The Asian equities are trading down by 0.3 to 1 percent after weak performance of western peers and increased uncertainty over Spanish banking recapitalization.
Further from the Asian bourses, Japan’s Copper output declined while the Chinese industrial production has also remained a concern. Structural changes and increased easing in China may change the demand supply scenario of most of the base metals and may continue to support downside in today’s session. As expected in our weekly report that Chinese demand post holiday would remain subdued and has resulted in price fall of metals pack. Further, more than one-third of China’s provincial-level Governments have released wage growth targets for workers this year, with most of them trimming down salary increases as companies face decreasing profits amid a slowing economy. The downshift shows that local regions are cautious in regulating wage growth, as the economic outlook for the year remains uncertain.
Fast wage increase may further increase cost of production amidst falling metal prices and may continue to weaken base metals as China plays a pivotal consumer. The European equities may gain slightly after deteriorating the most yesterday, however rising borrowing cost and weak banking sector may continue to drag down the single currency and may weaken base metals. There are no major economic releases from the Euro-zone and hence markets may closely follow the bond yields and any further increase may support downside for base metals. From the US, better homes and manufacturing failed to add gains to equities as the banking sector remained a concern.
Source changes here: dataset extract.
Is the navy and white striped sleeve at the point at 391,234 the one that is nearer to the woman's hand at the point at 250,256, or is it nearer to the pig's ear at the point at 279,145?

Today, amidst weak economic developments US consumer confidence may continue to dwindle while the Richmond fed manufacturing may release at a blend and may continue to weaken base metals. Therefore, amidst falling equities and declining confidence coupled with lower expectation of growth, base metals may remain weak and hence remaining short might be recommend for the session.
Weighing on the Asian markets is the struggle in Japan’s lower house over tax increases supported and needed by the government. Where a no confidence vote today, may affect the status of the government and also the expected moves from the BoJ.
Gold prices have given a little back in early electronic trading after Spain’s formal appeal for help for its collapsing banking system. However, the Spain has camouflaged the 125billion loan package as a bailout for the banks and not government debt the exact amount and uses remained blurred. Overall gold is looking for direction and floundering between small gains and losses. Although the markets are expected to be reactionary to news flow this week, eco data may be overlooked entirely.
The euro therefore is likely to remain weak for the day. Asian shares, taking cues from the western globe, are trading at a weak note at present moment. Gold although recoup some losses yesterday, the rally was mainly due to the Spanish rating down gradation and therefore is not likely to stay affirm today. Market is now closely looking for the European summit on June 28-29, but the situation is deteriorating continuously. The stocks are beating and bond yield spreads are widening after Merkel opposed to buy periphery bonds. So, a meaningful outcome can hardly be seen in the summit. Even, there is the rise of fifth European nation seeking for financial lifeline is, Cyprus. The pessimism of spillover effect is therefore expected to keep the Euro and gold under strain for the day. From the economic data release, the US consumer confidence may weaken after the recent releases slacken, indicating dismal US economic scenario.
However, the Richmond Fed manufacturing may show a slight improvement from the prior followed from the Dallas Fed. All these indicate a blend impact on the dollar.